- [AUSGELESENER TEXT]:
⟨

Die Verbreitung an den US-Dollar gebundener Stablecoins kann die Verwundbarkeit von Ländern mit einem festen Wechselkurs erhöhen und Währungscrisen beschleunigen. Zu diesem Schluss kamen Ökonomen des IWF in einer neuen Studie.

Die Autoren der Arbeit stellen fest, dass „stabile Coins“ den Zugang der Bevölkerung und von Unternehmen zu digitalen Dollar-Vermögenswerten erleichtern. Unter Bedingungen wirtschaftlicher Unsicherheit ermöglicht dies, Gelder schneller aus der Landeswährung abzuziehen, wodurch der Druck auf die Devisenreserven der Zentralbanken verstärkt und die Aufrechterhaltung des festen Wechselkurses erschwert wird.

Laut dem Modell des IWF gilt: Je stärker die Durchdringung von Stablecoins in die Wirtschaft ist, desto schneller verbreitet sich die Information über Risiken, und desto höher ist die Wahrscheinlichkeit, dass Marktteilnehmer massenhaft auf Dollaranlagen umsteigen. Dies kann die Entwicklung der Krise auch dann beschleunigen, wenn vergleichsweise geringe externe Schocks vorliegen.

Die Forschenden betonen, dass Stablecoins an sich zwar keine Ursache für finanzielle Instabilität sind, jedoch als Katalysator für bestehende makroökonomische Probleme wirken können. Die größten Risiken entstehen in Ländern mit eingeschränktem Vertrauen in die nationale Währung, schwacher Geld- und Kreditpolitik und einem Regime mit festem Wechselkurs.

⟩

- [Einträge der Sammlung]:

⟨

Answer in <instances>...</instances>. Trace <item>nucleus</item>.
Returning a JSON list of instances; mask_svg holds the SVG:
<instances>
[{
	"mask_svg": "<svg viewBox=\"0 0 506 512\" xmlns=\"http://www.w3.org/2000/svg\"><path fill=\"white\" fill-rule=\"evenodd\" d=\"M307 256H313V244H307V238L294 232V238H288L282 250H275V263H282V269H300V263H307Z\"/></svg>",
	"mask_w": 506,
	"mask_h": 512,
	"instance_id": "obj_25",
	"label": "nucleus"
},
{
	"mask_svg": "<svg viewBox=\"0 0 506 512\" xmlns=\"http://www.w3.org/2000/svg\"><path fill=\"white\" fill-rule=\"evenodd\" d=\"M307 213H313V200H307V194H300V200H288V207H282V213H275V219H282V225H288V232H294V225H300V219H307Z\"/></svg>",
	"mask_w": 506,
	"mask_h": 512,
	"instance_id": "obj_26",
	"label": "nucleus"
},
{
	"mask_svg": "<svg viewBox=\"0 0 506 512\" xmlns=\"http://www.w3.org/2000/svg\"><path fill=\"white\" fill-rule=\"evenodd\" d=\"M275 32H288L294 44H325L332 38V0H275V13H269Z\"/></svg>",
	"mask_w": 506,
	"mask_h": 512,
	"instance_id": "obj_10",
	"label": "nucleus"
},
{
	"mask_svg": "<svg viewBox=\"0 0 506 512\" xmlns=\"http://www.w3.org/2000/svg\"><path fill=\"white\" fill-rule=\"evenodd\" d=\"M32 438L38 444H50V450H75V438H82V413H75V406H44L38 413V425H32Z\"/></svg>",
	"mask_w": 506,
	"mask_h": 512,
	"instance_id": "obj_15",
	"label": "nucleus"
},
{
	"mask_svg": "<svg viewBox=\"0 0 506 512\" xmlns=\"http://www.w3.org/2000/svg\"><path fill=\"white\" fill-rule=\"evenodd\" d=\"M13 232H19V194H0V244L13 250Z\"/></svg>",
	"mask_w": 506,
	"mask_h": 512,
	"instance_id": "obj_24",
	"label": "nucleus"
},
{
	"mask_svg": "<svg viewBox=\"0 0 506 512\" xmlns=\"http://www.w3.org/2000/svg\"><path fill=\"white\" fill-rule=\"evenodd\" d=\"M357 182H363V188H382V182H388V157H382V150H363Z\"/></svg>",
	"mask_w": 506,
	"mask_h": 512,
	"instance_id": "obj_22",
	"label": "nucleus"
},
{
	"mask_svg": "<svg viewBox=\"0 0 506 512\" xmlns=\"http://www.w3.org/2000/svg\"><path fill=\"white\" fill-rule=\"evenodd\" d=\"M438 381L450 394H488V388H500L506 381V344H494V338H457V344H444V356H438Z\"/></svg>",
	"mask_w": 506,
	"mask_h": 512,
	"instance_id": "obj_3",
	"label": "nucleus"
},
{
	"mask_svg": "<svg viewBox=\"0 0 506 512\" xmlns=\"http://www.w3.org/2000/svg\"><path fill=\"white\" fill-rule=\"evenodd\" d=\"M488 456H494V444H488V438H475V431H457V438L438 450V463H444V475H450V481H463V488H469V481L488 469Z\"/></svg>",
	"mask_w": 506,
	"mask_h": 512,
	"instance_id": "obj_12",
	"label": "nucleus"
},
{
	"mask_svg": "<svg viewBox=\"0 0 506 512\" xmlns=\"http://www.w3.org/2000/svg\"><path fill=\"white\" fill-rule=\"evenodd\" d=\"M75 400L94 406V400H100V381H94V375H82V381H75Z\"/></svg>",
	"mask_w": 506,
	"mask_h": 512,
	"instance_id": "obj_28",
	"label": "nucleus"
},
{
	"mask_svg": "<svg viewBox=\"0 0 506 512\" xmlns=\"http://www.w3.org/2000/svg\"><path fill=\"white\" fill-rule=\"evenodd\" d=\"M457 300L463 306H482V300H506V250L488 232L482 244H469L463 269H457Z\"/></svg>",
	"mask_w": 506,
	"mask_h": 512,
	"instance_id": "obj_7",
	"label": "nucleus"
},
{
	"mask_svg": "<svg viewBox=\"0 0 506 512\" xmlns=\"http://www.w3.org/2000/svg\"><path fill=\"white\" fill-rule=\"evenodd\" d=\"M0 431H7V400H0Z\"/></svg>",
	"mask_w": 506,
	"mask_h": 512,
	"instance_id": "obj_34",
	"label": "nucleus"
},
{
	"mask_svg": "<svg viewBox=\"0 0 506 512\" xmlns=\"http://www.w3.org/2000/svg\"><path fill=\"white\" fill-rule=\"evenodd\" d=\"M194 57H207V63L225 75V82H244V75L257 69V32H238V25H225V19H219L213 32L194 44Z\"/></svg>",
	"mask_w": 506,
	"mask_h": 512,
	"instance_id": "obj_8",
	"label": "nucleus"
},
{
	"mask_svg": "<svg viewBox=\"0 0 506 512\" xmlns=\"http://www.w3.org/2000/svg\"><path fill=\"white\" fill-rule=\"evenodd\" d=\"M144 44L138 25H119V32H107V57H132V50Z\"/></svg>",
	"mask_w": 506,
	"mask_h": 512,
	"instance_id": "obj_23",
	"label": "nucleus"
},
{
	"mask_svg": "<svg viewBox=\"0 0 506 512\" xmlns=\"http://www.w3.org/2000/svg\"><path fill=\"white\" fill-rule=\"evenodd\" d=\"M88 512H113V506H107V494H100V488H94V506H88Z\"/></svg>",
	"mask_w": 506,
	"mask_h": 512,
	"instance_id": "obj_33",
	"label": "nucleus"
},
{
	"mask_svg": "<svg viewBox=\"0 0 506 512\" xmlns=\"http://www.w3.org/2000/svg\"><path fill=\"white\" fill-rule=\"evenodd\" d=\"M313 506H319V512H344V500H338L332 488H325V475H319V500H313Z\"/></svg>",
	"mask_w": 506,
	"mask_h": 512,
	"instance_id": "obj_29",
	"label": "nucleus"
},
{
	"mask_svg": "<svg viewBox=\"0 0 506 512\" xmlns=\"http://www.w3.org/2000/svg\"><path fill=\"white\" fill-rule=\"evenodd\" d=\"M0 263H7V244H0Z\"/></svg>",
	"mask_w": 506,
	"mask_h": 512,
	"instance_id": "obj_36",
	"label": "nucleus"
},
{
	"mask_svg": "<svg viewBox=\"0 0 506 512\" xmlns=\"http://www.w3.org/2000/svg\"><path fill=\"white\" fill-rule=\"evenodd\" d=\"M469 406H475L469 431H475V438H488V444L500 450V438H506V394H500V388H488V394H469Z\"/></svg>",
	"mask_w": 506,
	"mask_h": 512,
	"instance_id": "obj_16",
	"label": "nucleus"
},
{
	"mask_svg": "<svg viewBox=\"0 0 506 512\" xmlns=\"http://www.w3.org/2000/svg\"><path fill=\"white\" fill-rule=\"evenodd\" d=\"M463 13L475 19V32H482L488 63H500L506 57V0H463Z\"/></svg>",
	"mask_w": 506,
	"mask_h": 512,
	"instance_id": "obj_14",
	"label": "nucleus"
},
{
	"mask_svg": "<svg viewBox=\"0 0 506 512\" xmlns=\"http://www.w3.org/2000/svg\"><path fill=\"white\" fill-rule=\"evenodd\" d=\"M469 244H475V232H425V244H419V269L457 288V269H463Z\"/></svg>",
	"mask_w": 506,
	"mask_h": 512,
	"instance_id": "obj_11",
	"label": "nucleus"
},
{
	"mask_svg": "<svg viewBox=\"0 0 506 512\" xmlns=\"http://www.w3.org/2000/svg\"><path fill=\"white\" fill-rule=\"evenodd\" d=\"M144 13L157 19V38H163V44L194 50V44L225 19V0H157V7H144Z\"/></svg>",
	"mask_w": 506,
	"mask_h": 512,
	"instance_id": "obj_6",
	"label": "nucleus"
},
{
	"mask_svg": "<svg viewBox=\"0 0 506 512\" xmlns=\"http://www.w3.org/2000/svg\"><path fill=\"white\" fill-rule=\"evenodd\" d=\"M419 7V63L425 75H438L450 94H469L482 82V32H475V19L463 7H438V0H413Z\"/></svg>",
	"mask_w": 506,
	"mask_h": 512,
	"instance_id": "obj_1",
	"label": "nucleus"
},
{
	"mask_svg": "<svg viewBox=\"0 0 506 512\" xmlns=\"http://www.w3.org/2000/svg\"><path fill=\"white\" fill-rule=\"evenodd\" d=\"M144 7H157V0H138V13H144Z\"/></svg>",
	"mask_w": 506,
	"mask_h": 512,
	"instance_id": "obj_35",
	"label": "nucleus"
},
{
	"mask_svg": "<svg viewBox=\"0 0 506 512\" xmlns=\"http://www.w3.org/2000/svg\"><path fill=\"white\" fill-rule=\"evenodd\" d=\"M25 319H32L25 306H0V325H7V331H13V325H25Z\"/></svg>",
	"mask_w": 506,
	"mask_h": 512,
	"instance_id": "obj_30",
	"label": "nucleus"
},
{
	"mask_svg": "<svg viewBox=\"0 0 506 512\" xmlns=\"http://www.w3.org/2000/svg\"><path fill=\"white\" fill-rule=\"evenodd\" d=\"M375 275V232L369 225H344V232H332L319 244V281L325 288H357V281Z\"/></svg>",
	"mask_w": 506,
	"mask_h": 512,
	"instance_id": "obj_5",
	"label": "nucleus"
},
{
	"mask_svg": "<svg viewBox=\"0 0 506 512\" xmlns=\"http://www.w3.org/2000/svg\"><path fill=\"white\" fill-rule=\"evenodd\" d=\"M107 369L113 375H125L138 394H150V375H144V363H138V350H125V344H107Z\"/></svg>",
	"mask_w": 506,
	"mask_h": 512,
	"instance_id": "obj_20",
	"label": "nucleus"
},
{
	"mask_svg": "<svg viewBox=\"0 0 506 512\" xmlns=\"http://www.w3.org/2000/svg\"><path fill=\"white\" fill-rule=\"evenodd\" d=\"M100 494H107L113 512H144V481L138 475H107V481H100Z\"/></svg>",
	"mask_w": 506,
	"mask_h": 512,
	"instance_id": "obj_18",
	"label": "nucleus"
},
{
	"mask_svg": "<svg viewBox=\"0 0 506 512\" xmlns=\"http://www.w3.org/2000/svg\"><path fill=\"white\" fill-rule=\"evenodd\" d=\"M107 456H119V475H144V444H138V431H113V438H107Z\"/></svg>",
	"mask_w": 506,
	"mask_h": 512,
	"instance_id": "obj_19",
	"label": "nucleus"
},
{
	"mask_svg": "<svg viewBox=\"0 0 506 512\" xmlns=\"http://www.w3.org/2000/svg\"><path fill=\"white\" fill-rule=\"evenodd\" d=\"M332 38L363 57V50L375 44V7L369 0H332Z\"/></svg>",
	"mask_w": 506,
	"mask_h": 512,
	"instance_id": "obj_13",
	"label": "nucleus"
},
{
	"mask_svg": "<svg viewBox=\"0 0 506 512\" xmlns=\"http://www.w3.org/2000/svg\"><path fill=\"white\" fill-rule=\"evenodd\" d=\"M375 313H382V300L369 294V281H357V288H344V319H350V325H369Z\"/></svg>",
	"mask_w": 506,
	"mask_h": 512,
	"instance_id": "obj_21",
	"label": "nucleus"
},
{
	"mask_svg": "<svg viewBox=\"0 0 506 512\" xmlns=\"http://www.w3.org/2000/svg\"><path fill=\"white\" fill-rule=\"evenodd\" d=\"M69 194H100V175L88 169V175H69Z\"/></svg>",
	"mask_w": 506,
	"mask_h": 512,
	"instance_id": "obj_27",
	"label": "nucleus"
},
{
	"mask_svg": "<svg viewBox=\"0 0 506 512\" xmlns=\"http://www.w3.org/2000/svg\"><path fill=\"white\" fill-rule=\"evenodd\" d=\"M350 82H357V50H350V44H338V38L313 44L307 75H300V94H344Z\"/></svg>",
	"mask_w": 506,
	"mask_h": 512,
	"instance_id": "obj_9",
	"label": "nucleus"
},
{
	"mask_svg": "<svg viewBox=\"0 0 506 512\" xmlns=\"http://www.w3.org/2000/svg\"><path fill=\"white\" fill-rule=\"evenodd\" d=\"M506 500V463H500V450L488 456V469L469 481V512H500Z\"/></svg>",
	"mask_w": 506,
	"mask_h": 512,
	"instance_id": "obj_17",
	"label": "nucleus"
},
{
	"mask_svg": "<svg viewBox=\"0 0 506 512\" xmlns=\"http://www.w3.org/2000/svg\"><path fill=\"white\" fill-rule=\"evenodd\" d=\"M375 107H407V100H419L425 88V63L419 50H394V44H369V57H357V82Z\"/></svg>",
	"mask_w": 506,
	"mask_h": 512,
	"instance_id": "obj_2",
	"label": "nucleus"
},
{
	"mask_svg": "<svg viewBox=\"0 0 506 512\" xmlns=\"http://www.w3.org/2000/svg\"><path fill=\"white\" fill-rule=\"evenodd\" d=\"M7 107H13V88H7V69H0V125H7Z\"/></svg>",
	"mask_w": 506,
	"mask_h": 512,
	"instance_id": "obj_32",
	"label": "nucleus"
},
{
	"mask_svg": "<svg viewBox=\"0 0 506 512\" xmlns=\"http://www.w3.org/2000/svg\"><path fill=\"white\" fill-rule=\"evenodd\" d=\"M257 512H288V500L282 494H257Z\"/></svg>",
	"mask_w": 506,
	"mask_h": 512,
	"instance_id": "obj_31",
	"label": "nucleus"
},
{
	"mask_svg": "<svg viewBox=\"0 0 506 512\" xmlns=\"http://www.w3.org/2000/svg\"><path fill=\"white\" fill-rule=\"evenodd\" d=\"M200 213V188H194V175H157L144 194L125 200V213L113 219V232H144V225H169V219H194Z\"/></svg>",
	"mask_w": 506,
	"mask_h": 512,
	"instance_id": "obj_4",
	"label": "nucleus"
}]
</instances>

⟩

- [AUFGABE]:
Schreib den Text über Stablecoins und feste Wechselkurse vollständig noch einmal ab, ohne ein Wort zu ändern.

- [ERLEDIGTE AUFGABE]:
Die Verbreitung an den US-Dollar gebundener Stablecoins kann die Verwundbarkeit von Ländern mit einem festen Wechselkurs erhöhen und Währungscrisen beschleunigen. Zu diesem Schluss kamen Ökonomen des IWF in einer neuen Studie.

Die Autoren der Arbeit stellen fest, dass „stabile Coins“ den Zugang der Bevölkerung und von Unternehmen zu digitalen Dollar-Vermögenswerten erleichtern. Unter Bedingungen wirtschaftlicher Unsicherheit ermöglicht dies, Gelder schneller aus der Landeswährung abzuziehen, wodurch der Druck auf die Devisenreserven der Zentralbanken verstärkt und die Aufrechterhaltung des festen Wechselkurses erschwert wird.

Laut dem Modell des IWF gilt: Je stärker die Durchdringung von Stablecoins in die Wirtschaft ist, desto schneller verbreitet sich die Information über Risiken, und desto höher ist die Wahrscheinlichkeit, dass Marktteilnehmer massenhaft auf Dollaranlagen umsteigen. Dies kann die Entwicklung der Krise auch dann beschleunigen, wenn vergleichsweise geringe externe Schocks vorliegen.

Die Forschenden betonen, dass Stablecoins an sich zwar keine Ursache für finanzielle Instabilität sind, jedoch als Katalysator für bestehende makroökonomische Probleme wirken können. Die größten Risiken entstehen in Ländern mit eingeschränktem Vertrauen in die nationale Währung, schwacher Geld- und Kreditpolitik und einem Regime mit festem Wechselkurs.